Task directions
Put the entries into a Markdown table with the columns "No." and "Text", one row per line. Cover only the part that opens with the first line of the entries and closes with the line containing "Answer: the lattice", and leave out blank lines and the pictures.

Extracted records

::::::::

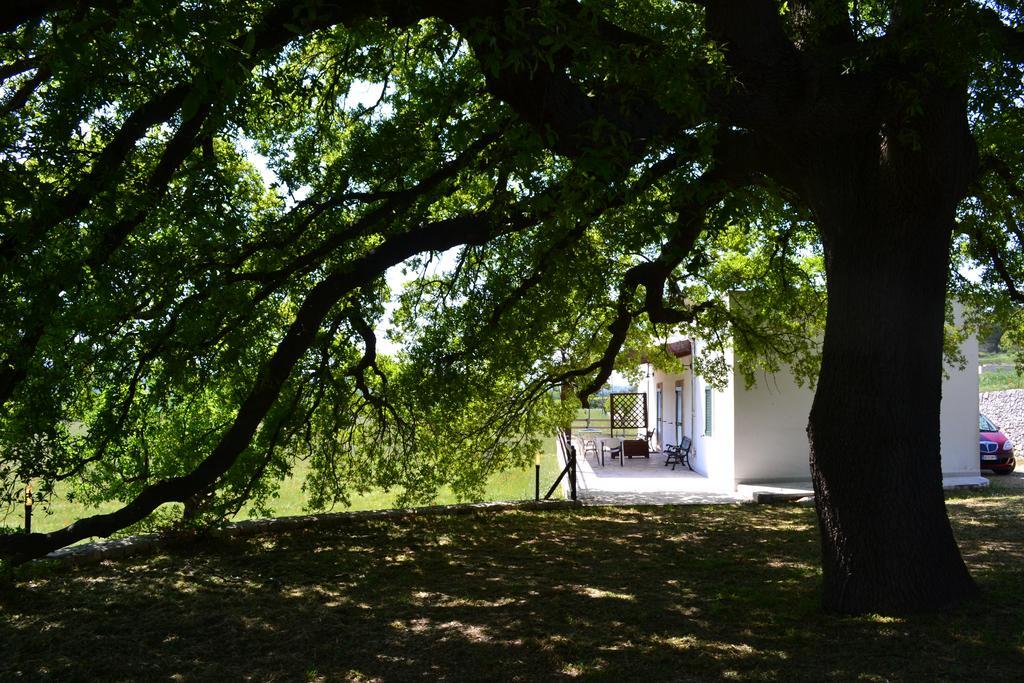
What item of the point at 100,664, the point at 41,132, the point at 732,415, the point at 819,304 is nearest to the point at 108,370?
the point at 41,132

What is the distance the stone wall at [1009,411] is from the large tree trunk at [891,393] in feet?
80.0

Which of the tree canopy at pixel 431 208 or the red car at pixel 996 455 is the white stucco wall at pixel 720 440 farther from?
the red car at pixel 996 455

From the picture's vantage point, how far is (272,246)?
922 centimetres

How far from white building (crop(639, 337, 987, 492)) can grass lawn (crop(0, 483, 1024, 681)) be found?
19.4ft

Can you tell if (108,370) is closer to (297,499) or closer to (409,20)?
(409,20)

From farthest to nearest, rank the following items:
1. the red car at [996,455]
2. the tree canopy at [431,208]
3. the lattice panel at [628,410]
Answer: the lattice panel at [628,410], the red car at [996,455], the tree canopy at [431,208]

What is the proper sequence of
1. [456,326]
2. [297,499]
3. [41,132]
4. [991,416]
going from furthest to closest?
[991,416], [297,499], [456,326], [41,132]

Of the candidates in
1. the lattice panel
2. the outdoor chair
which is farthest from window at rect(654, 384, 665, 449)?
the outdoor chair

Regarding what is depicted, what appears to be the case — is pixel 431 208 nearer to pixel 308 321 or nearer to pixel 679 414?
pixel 308 321

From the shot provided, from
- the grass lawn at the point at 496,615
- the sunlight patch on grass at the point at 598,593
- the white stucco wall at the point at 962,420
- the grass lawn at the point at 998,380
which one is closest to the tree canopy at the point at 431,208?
the grass lawn at the point at 496,615

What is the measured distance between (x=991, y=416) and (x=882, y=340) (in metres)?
26.6

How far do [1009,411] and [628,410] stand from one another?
12714 mm

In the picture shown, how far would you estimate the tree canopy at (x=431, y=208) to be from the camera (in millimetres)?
5969

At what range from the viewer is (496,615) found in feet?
23.1
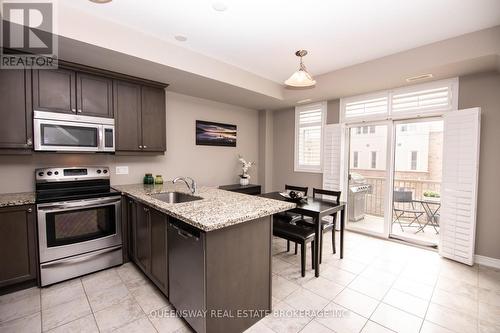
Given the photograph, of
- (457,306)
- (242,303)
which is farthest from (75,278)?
(457,306)

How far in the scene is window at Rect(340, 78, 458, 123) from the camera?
3.08 meters

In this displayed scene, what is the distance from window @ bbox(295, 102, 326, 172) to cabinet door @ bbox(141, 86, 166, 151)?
8.83 ft

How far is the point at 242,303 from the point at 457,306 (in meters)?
1.99

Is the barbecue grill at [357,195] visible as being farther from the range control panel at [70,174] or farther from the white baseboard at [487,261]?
the range control panel at [70,174]

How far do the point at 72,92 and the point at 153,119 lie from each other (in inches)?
37.2

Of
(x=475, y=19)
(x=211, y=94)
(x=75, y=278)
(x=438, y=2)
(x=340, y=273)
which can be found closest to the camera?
(x=438, y=2)

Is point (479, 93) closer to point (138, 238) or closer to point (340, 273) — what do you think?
point (340, 273)

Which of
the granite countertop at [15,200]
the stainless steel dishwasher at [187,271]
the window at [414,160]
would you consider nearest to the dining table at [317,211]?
the stainless steel dishwasher at [187,271]

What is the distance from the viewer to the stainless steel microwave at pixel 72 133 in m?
2.43

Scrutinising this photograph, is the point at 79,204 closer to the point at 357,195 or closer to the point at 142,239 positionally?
the point at 142,239

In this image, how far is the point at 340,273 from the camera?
2676 mm

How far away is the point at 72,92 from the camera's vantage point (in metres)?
2.61

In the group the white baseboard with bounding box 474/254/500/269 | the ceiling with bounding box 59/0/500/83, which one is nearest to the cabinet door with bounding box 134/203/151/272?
the ceiling with bounding box 59/0/500/83

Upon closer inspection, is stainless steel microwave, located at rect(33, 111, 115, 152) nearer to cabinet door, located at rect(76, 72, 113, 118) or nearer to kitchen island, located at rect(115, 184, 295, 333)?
cabinet door, located at rect(76, 72, 113, 118)
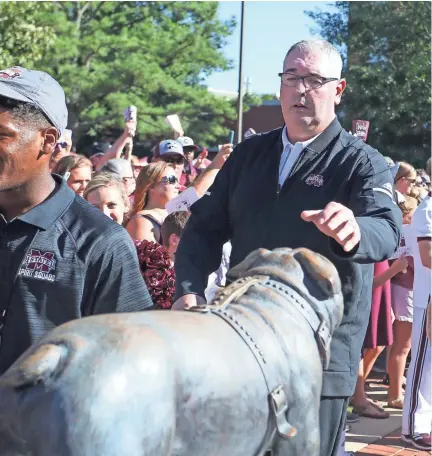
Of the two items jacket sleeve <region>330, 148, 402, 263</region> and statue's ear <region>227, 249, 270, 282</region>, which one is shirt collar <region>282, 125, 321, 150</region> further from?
statue's ear <region>227, 249, 270, 282</region>

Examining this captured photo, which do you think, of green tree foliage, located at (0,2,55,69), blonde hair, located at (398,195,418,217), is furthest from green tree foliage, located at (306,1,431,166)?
blonde hair, located at (398,195,418,217)

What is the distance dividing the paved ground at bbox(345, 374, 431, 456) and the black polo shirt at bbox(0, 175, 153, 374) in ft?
14.3

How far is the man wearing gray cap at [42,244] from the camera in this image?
2236mm

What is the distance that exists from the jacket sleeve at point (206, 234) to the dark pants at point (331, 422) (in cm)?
64

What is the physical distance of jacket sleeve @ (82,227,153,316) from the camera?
2.29 metres

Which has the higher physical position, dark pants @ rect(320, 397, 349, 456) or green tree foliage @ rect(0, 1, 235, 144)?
green tree foliage @ rect(0, 1, 235, 144)

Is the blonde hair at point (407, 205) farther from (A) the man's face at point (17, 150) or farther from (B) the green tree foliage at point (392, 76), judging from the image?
(B) the green tree foliage at point (392, 76)

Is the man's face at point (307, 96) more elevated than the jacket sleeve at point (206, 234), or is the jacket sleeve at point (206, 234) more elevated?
the man's face at point (307, 96)

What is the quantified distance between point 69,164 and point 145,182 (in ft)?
1.97

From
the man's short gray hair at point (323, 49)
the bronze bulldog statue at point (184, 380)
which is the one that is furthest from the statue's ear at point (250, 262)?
the man's short gray hair at point (323, 49)

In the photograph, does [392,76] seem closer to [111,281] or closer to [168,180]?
[168,180]

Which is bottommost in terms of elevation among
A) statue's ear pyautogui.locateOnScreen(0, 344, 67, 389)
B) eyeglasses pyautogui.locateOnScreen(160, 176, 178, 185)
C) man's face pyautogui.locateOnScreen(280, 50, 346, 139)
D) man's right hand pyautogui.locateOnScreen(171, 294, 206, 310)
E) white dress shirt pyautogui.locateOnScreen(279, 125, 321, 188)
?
eyeglasses pyautogui.locateOnScreen(160, 176, 178, 185)

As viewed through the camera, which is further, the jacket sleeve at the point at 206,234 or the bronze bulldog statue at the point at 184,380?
the jacket sleeve at the point at 206,234

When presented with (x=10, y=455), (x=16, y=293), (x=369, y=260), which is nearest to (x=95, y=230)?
(x=16, y=293)
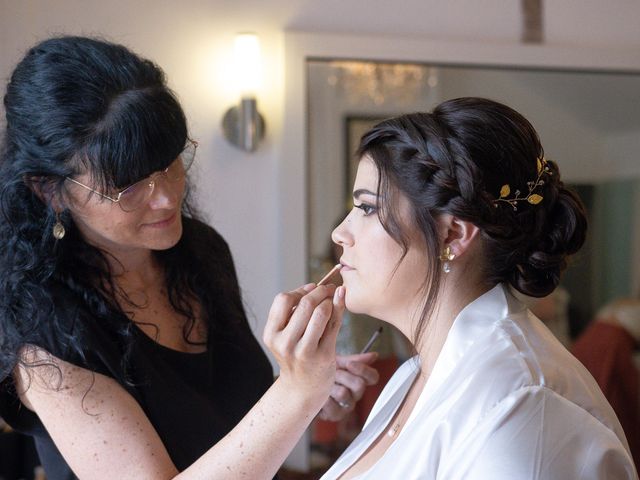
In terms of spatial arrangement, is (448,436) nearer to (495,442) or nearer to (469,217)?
(495,442)

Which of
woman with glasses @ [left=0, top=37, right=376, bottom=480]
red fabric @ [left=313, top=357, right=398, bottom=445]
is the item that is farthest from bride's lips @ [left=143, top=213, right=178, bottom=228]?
red fabric @ [left=313, top=357, right=398, bottom=445]

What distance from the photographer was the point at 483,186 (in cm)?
115

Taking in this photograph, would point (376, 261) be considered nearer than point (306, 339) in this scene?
No

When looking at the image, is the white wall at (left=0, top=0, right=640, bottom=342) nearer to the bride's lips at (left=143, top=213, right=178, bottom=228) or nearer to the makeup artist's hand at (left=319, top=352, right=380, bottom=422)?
the makeup artist's hand at (left=319, top=352, right=380, bottom=422)

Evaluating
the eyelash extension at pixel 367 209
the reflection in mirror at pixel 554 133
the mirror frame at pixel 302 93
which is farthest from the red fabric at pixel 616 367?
the eyelash extension at pixel 367 209

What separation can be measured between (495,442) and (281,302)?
349 millimetres

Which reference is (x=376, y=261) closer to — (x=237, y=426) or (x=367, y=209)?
(x=367, y=209)

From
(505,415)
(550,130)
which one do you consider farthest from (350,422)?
(505,415)

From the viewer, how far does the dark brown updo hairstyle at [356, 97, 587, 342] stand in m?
1.15

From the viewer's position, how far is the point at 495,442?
958mm

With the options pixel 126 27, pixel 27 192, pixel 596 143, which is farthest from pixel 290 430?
pixel 596 143

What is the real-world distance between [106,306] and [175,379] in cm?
17

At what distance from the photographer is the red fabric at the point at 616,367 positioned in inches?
131

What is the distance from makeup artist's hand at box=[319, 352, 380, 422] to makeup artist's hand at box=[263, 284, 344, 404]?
0.96ft
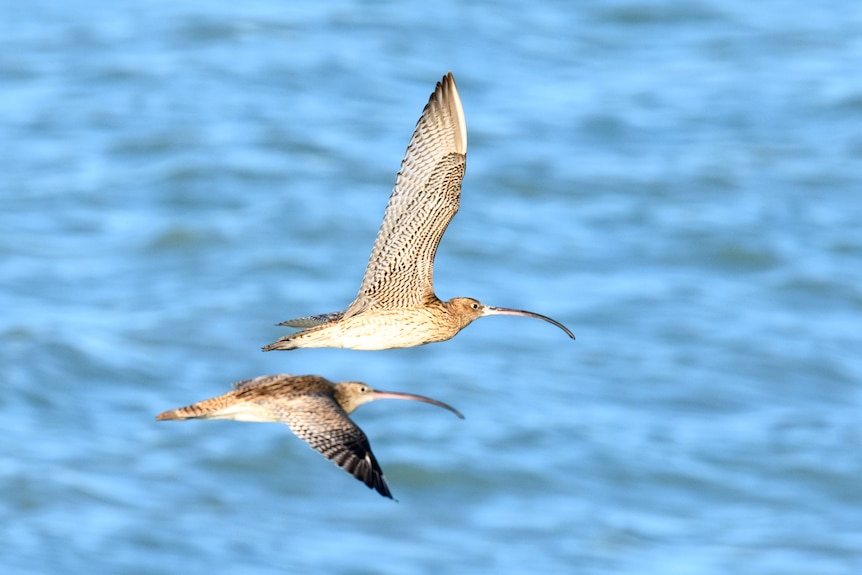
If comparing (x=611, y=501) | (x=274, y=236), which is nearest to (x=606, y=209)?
(x=274, y=236)

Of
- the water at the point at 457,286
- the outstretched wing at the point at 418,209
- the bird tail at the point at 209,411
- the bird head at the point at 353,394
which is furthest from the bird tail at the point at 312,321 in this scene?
the water at the point at 457,286

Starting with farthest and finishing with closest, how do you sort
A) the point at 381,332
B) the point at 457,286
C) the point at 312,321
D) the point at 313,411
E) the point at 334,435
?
1. the point at 457,286
2. the point at 312,321
3. the point at 381,332
4. the point at 313,411
5. the point at 334,435

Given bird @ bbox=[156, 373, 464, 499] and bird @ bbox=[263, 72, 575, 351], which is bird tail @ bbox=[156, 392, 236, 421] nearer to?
bird @ bbox=[156, 373, 464, 499]

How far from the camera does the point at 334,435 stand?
912 cm

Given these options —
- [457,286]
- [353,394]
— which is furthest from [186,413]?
[457,286]

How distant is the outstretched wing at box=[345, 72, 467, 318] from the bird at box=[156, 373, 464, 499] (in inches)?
42.3

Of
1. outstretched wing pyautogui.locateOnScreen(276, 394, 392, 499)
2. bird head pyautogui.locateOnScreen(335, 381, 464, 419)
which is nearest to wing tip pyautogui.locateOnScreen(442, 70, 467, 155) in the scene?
bird head pyautogui.locateOnScreen(335, 381, 464, 419)

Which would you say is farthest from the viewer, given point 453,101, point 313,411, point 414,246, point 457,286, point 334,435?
point 457,286

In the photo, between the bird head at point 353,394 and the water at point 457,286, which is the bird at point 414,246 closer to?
the bird head at point 353,394

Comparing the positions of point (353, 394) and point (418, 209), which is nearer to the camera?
point (353, 394)

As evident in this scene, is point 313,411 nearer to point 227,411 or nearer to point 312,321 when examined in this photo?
point 227,411

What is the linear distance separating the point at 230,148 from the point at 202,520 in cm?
2129

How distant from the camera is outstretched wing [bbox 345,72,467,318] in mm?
11172

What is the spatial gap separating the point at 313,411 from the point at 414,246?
82.7 inches
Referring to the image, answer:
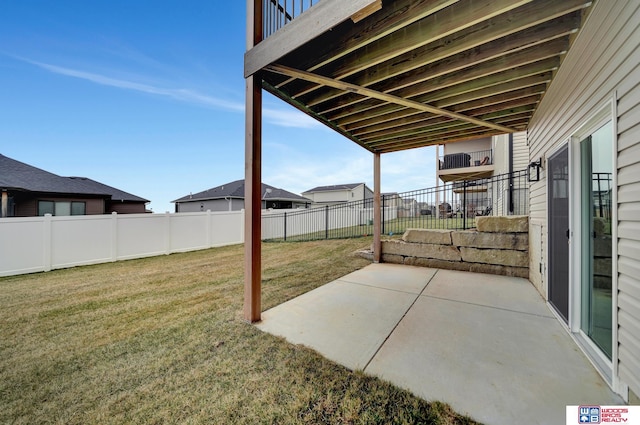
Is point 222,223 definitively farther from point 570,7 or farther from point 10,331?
point 570,7

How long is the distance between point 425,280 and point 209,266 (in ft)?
16.3

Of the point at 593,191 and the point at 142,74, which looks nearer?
the point at 593,191

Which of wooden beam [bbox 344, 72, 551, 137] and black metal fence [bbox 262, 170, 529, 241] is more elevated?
wooden beam [bbox 344, 72, 551, 137]

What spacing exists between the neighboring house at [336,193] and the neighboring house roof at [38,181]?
58.6 feet

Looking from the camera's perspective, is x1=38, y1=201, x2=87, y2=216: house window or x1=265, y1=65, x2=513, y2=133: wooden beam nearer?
x1=265, y1=65, x2=513, y2=133: wooden beam

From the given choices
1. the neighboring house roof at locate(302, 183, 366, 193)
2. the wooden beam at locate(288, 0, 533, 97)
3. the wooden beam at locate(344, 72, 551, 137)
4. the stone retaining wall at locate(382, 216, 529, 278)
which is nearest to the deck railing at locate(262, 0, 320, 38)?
the wooden beam at locate(288, 0, 533, 97)

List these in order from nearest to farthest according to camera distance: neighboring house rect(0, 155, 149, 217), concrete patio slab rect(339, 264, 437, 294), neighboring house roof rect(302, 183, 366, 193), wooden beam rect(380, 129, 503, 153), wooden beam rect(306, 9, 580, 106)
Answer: wooden beam rect(306, 9, 580, 106) < concrete patio slab rect(339, 264, 437, 294) < wooden beam rect(380, 129, 503, 153) < neighboring house rect(0, 155, 149, 217) < neighboring house roof rect(302, 183, 366, 193)

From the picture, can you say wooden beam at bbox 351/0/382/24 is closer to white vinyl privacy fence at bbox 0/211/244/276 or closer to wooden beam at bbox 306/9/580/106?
wooden beam at bbox 306/9/580/106

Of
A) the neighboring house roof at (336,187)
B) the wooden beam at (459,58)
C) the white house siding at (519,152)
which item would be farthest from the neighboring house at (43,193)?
the white house siding at (519,152)

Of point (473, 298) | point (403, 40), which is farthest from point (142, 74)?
point (473, 298)

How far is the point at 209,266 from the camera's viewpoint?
19.0 ft

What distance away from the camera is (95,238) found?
6.13 metres

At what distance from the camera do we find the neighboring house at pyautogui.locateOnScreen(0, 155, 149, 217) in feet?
31.9

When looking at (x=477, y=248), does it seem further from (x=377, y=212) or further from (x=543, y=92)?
(x=543, y=92)
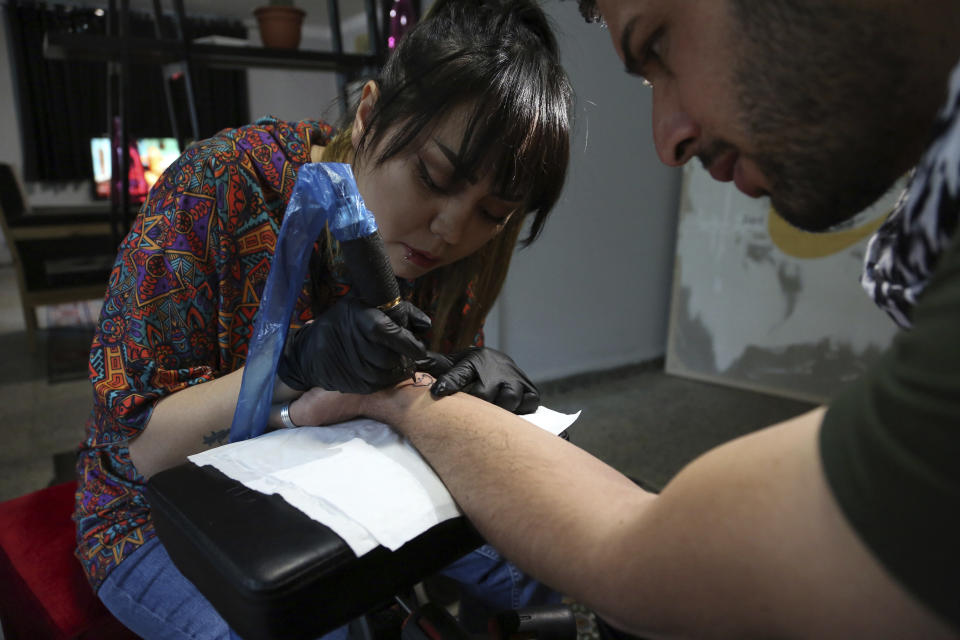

::::::::

Answer for this exercise
| No. | Text |
|---|---|
| 1 | What item of the point at 100,664, the point at 41,132, the point at 732,415, the point at 819,304 is nearest to the point at 108,370? |
| 2 | the point at 41,132 |
| 3 | What is the distance the stone wall at [1009,411] is from the large tree trunk at [891,393] in feet? |
| 4 | 80.0 |
| 5 | Which of the tree canopy at pixel 431 208 or the red car at pixel 996 455 is the white stucco wall at pixel 720 440 farther from? |
| 6 | the red car at pixel 996 455 |
| 7 | From the picture's vantage point, how far is (272,246)? |
| 8 | 922 centimetres |
| 9 | How far from white building (crop(639, 337, 987, 492)) can grass lawn (crop(0, 483, 1024, 681)) be found? |
| 10 | 19.4ft |
| 11 | Can you tell if (108,370) is closer to (297,499) or closer to (409,20)? |
| 12 | (409,20) |
| 13 | From farthest to nearest, rank the following items: |
| 14 | 1. the red car at [996,455] |
| 15 | 2. the tree canopy at [431,208] |
| 16 | 3. the lattice panel at [628,410] |
| 17 | Answer: the lattice panel at [628,410], the red car at [996,455], the tree canopy at [431,208] |